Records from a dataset

◇ ◇ ◇ ◇ ◇ ◇ ◇

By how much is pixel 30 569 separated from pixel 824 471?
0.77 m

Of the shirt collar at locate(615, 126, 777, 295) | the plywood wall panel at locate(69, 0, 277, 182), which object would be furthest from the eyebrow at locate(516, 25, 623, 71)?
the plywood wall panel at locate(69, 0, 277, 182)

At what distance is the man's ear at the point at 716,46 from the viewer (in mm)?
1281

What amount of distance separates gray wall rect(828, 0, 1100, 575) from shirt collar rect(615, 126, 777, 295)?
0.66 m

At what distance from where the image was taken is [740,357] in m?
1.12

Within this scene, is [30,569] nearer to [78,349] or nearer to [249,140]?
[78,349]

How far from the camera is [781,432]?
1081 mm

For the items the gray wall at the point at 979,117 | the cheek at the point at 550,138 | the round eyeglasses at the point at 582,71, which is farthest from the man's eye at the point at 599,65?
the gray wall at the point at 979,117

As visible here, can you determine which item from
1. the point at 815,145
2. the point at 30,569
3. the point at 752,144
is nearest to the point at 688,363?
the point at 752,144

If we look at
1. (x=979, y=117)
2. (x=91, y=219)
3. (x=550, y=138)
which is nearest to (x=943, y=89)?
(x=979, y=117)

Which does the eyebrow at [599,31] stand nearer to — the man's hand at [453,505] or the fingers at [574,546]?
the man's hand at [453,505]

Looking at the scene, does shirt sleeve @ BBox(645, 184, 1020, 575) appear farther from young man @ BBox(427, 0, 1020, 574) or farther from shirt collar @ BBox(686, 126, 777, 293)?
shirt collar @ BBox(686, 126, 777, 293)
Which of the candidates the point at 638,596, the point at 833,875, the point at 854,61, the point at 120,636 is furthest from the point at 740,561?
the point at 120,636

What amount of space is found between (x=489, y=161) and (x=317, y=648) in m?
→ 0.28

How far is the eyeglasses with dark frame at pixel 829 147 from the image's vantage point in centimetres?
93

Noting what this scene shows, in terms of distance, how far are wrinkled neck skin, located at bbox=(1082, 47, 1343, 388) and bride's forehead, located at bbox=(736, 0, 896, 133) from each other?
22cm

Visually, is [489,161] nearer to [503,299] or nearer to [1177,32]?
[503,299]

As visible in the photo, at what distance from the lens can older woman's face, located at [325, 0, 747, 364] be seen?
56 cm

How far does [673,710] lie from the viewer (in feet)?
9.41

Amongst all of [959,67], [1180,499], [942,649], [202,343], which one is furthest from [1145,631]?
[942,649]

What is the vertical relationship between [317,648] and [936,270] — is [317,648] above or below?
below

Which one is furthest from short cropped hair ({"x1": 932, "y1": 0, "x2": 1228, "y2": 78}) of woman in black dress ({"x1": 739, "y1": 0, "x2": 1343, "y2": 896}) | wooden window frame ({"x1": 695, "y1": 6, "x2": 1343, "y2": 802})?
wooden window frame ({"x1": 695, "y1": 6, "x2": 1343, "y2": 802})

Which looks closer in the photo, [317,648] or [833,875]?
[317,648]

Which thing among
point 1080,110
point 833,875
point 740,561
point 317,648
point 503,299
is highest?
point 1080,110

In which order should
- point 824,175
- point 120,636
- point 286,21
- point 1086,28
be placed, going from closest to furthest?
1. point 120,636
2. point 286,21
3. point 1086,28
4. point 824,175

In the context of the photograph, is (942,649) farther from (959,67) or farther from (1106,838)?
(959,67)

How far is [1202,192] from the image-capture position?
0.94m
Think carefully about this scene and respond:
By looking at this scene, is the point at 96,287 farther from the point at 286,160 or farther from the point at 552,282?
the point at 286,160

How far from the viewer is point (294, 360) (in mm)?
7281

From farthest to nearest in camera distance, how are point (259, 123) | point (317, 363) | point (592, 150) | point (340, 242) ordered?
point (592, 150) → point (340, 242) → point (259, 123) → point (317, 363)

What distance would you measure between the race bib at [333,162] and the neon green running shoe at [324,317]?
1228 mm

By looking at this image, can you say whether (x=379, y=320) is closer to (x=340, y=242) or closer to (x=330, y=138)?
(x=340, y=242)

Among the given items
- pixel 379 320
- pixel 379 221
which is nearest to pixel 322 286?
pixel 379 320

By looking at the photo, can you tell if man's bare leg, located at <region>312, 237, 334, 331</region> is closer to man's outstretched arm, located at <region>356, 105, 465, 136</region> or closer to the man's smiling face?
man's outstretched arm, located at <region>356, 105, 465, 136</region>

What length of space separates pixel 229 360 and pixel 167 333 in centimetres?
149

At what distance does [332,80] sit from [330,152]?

◇ ◇ ◇ ◇ ◇ ◇ ◇

» WRITTEN EXERCISE: Render the lines from the one containing "What length of" through the last line as a Markdown table with the columns No. and Text. Number each row and leave out the blank lines.

» TASK RESULT:
| No. | Text |
|---|---|
| 1 | What length of space separates pixel 229 360 and pixel 167 333 in centimetres? |
| 2 | 149 |
| 3 | At what distance does [332,80] sit from [330,152]? |